• TASK PROMPT
Copy the data from the line containing "Examining pixel 110" up to and including the last line of the data, keeping the requests unchanged. Rescale only the pixel coordinates in the answers by multiplying each by 0.65 and rounding to whole numbers, with halves rounded up.

**** RECORDS TO USE

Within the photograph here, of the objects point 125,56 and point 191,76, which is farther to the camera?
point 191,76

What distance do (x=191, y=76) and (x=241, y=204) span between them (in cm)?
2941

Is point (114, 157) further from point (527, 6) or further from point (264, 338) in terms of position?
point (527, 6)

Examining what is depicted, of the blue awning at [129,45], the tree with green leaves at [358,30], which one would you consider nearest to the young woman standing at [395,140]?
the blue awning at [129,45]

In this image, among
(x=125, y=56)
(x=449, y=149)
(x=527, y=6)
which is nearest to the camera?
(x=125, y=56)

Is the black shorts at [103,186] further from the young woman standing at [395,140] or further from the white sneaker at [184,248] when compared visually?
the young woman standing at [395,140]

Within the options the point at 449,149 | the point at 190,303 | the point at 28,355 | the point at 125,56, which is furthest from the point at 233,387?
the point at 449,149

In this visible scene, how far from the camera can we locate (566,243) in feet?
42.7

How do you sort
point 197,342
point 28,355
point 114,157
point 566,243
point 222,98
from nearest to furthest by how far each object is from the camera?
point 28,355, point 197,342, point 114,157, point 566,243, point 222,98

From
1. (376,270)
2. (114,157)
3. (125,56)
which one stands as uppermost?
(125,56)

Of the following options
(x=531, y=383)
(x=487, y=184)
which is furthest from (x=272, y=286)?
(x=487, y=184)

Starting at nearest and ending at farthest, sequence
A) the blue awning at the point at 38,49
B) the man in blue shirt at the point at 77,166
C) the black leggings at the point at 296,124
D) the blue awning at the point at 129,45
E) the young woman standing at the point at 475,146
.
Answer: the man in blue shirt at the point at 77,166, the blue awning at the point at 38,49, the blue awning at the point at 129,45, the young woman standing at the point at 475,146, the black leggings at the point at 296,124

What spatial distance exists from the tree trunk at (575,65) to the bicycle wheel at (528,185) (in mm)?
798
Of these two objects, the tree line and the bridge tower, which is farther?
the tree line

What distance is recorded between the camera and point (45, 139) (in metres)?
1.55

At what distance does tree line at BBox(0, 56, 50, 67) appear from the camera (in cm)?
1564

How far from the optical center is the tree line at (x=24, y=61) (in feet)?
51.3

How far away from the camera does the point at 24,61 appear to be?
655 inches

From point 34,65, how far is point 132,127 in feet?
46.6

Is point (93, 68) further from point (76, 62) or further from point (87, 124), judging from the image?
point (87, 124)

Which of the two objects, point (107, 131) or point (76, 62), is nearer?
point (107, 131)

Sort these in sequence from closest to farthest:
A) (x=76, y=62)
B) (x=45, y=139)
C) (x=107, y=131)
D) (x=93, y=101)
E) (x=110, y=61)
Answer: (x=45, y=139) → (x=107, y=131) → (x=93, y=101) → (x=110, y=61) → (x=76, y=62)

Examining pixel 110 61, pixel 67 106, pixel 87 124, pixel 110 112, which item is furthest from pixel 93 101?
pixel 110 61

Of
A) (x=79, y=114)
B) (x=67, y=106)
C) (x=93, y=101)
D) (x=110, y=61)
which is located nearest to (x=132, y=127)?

********

• SOLUTION
Examining pixel 110 61, pixel 67 106, pixel 87 124, pixel 110 112, which item is furthest from pixel 93 101?
pixel 72 40

Of
A) (x=79, y=114)
B) (x=67, y=106)
C) (x=93, y=101)
D) (x=110, y=61)
which is located nearest to (x=132, y=127)?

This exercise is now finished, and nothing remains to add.